«Thousands of people are thought to be missing, and the Russian Federation is responsible for their fate». Valentyn Serdiuk speaks at a side-event during the 2024 Warsaw Human Dimension Conference
On 4 October, a side-event on enforced disappearances was held in Warsaw during the 2024 Warsaw Human Dimension Conference. The event was moderated by Oleksandra Romantsova, Executive Director of the Centre for Civil Liberties, while Valentyn Serdiuk, the organisation’s legal analyst, was among the speakers. Ukrainian experts also offered their advice on improving the situation with enforced disappearances.
Since the launch of the full-scale invasion, Russia has widely and systematically practised enforced disappearances (under Article 7(1)(i) of the Rome Statute) in the temporarily occupied territories of Ukraine. Evidence based on witness testimony, documentary and digital sources indicates that these disappearances are part of the Russian Federation’s coordinated policy to suppress resistance in the occupied territories through terror.
Russian servicemen, law enforcement officers, and affiliated groups would systematically target civilians deemed hostile to the Russian regime, including journalists, activists, and veterans. Victims would often face violence, unlawful detention and inadequate medical care, while their families struggled to obtain information about their whereabouts. The full extent of these crimes is still unknown because of the ongoing occupation of some of these territories.

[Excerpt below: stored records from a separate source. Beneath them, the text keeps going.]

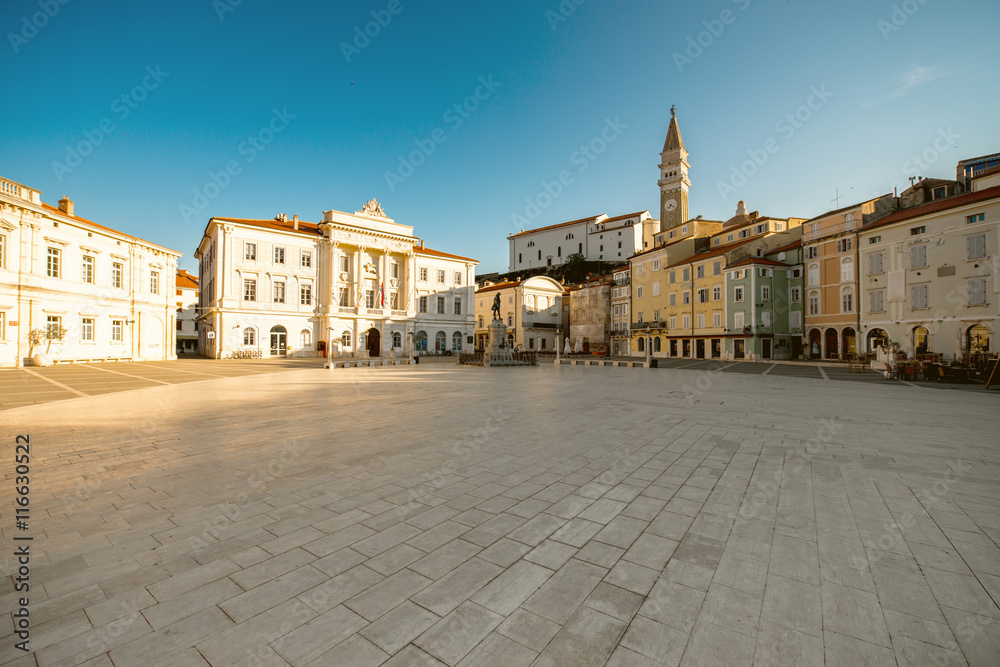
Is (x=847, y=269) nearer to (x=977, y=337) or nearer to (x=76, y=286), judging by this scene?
(x=977, y=337)

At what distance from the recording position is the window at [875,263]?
103 feet

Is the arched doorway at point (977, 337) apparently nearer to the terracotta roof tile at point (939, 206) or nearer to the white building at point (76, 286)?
the terracotta roof tile at point (939, 206)

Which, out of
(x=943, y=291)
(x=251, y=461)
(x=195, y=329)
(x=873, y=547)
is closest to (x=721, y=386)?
(x=873, y=547)

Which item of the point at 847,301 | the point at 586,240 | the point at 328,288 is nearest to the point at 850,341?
the point at 847,301

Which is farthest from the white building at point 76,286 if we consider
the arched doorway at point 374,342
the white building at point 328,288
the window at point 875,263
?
the window at point 875,263

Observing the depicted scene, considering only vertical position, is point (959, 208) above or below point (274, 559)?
above

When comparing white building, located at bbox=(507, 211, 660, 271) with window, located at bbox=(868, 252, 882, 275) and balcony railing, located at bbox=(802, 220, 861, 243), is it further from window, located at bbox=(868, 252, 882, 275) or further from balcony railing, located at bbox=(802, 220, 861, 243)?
window, located at bbox=(868, 252, 882, 275)

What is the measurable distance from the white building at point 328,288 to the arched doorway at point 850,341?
38.0m

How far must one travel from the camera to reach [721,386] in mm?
16375

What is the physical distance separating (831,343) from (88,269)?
191ft

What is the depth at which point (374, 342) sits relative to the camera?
47.0 metres

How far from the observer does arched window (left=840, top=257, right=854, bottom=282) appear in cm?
3344

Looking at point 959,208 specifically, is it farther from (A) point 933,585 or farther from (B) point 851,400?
(A) point 933,585

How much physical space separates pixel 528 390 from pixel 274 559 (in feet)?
38.5
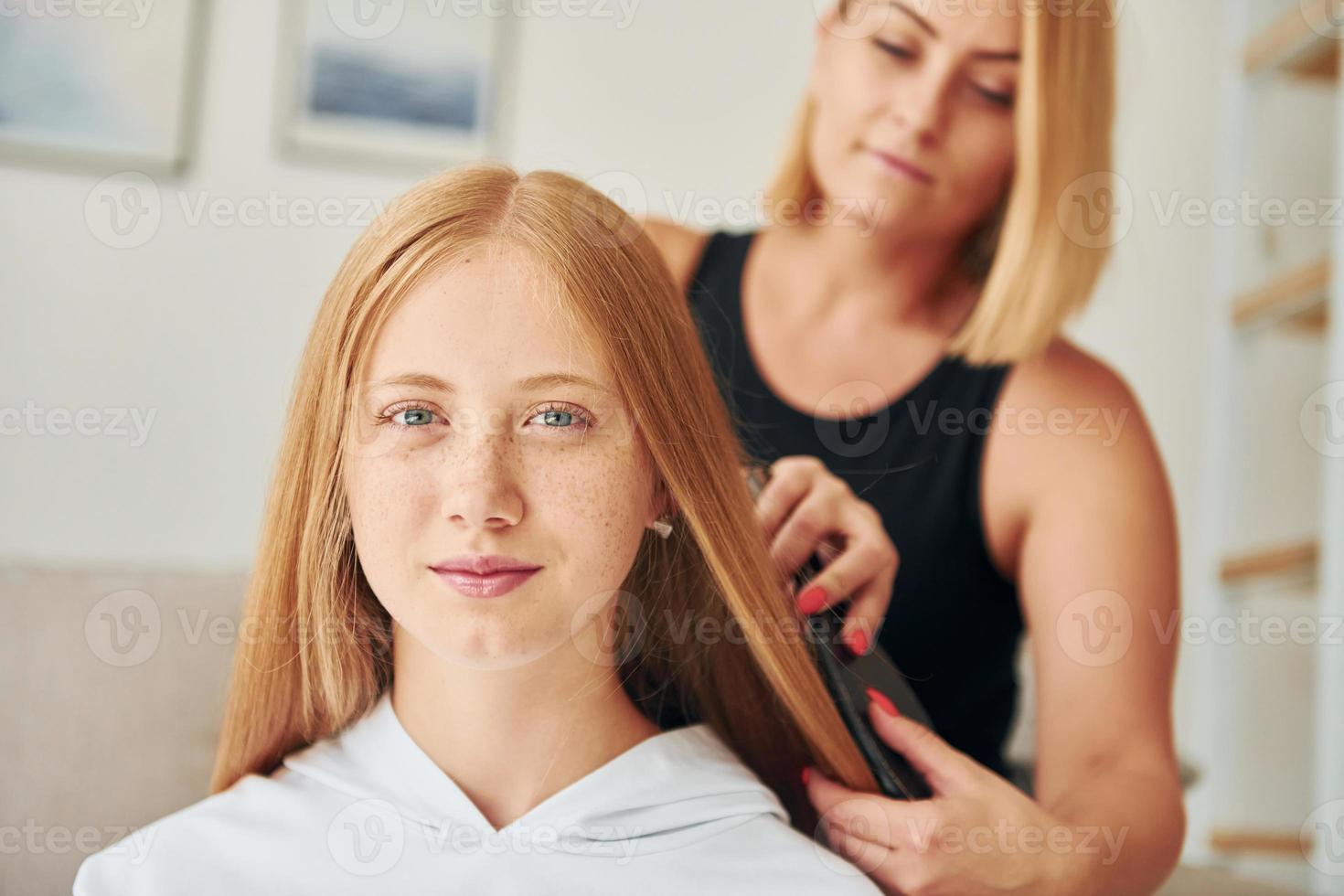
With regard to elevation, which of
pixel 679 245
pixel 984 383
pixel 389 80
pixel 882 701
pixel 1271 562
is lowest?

The experts discussed this topic in greater detail for the conference attendees during the side event. Among the speakers were Olesia Skobova, Legal Counsel of the Kharkiv Human Rights Protection Group; Olena Kuvaieva, Legal Counsel of the Ukrainian Helsinki Human Rights Union; Oleh Hushchin, Legal Adviser of the Coordination Headquarters for the Treatment of Prisoners of War; and Olena Turas, a victim of enforced disappearance, who spoke about the realities of keeping women in captivity.
Valentin Serdiuk provided a detailed account of the associated legal aspects, noting: ‘Russia’s long-standing war against Ukraine and the recent years of its full-scale aggression have sparked off thousands of stories about the enforced disappearance of civilians. Regretfully, accounts of the kill lists of Ukrainians in the occupied territories, children detained in the temporarily occupied territories and taken to destinations unknown to their families, or thousands of families still looking for their relatives have become too common.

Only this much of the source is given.